Economy up, enrollment down

Michigan’s community colleges also are seeing declining enrollments, which could keep Michigan from improving its educational attainment rate at a time when experts say having a two- or four-year college degree is essential to getting a good job.

Fall enrollment at community colleges has fallen from a record of 260,179 students in 2010 to 212,867 students this year, a decline of 47,312 students, or 18 percent.

Enrollments this year dropped at 25 of Michigan’s 28 community colleges, according to the Michigan Association of Collegiate Registrars & Admissions Officers.

Only Gogebic Community College in Ironwood, Henry Ford College in Dearborn and Kellogg Community College in Battle Creek experienced enrollment increases.

Traditionally, community college enrollments rise when the Michigan’s cyclical economy is poor and fall when it improves.

Hansen said many students are finding jobs after graduating from high school or leaving college early to take jobs because employers can’t wait for them to finish their programs.

The state House Fiscal Agency said in a 2013 report that Michigan’s community college enrollment is likely to continue falling.

Contributing to the decline is a shrinking population of high school grads as the state’s school age population declines.

But Johnson said more low-income students might enroll if they were made aware of the availability of federal Pell grants and how to obtain them. Pell grants provide need-based tuition for low-income college students. The maximum individual grant for the 2014-2015 academic year is $5,730, which Johnson said can more than cover the cost of community college tuition.

She said the state also could encourage more community college enrollments by increasing the overall availability of need-based financial aid.

The Snyder administration counters that the state has boosted aid to community colleges by 23 percent between fiscal year 2011 and fiscal year 2015, from $296 million to $365 million.
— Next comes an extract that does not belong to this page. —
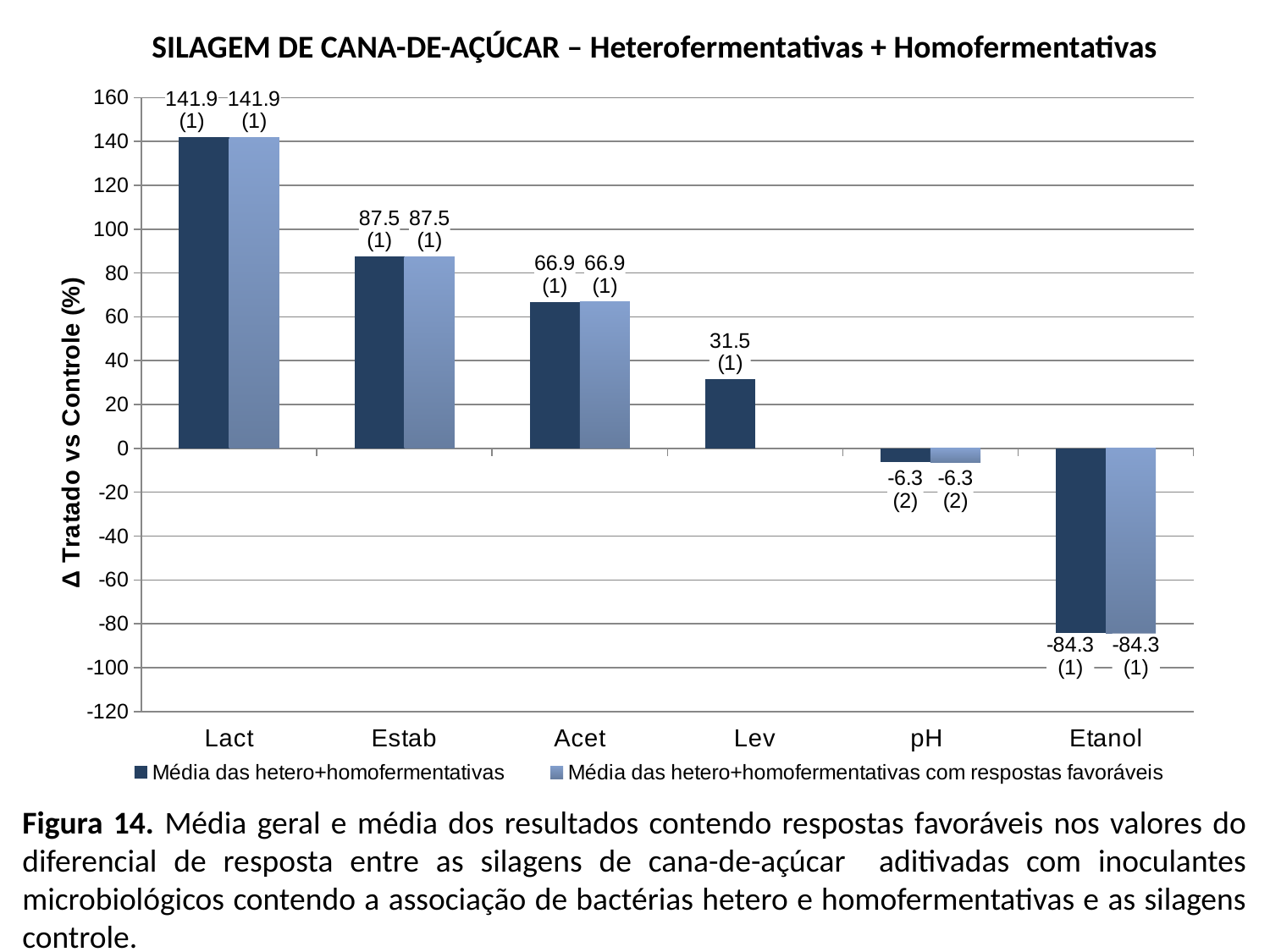
What is the difference between the Lact and Estab values in the 'Média das hetero+homofermentativas' series? 54.4 What is the value for Lev in the 'Média das hetero+homofermentativas' series? 31.5 What is the label of the y axis? Δ Tratado vs Controle (%) Which is larger in the 'Média das hetero+homofermentativas' series: Acet or Lev? Acet What kind of chart is shown on the slide? Bar chart Which category has the highest value in the 'Média das hetero+homofermentativas' series? Lact Which category has the lowest value in the 'Média das hetero+homofermentativas' series? Etanol What is the value for Lact in the 'Média das hetero+homofermentativas' series? 141.9 How many categories are shown on the x axis? 6 What is the value for Etanol in the 'Média das hetero+homofermentativas' series? -84.3 How many series does the legend list? 2 What is the value for Estab in the 'Média das hetero+homofermentativas com respostas favoráveis' series? 87.5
The increase includes funding for operations and assistance for retiree costs.

But fiscal year 2015 funding of $365 million is flat compared to the $294.3 million appropriated in 2005 when adjusted for inflation.

And the state’s share of community college revenues dropped from nearly 50 percent in 1980 to to 19.5 percent in 2013.

Michigan started shifting funding from the school aid fund in 2012 to support much of the community college budget. Nearly 55 percent of the money appropriated to community colleges will come from the fund in 2015.

But the state appropriated an additional $28.7 million from the general fund for community colleges in fiscal 2015, a 2 percent increase.

“Gov. Snyder recognizes the importance of community colleges and the impact they have on students as well as job providers looking for people with in-demand skills. They play a vital role and the state’s investment reflects that,” spokesman David Murray said.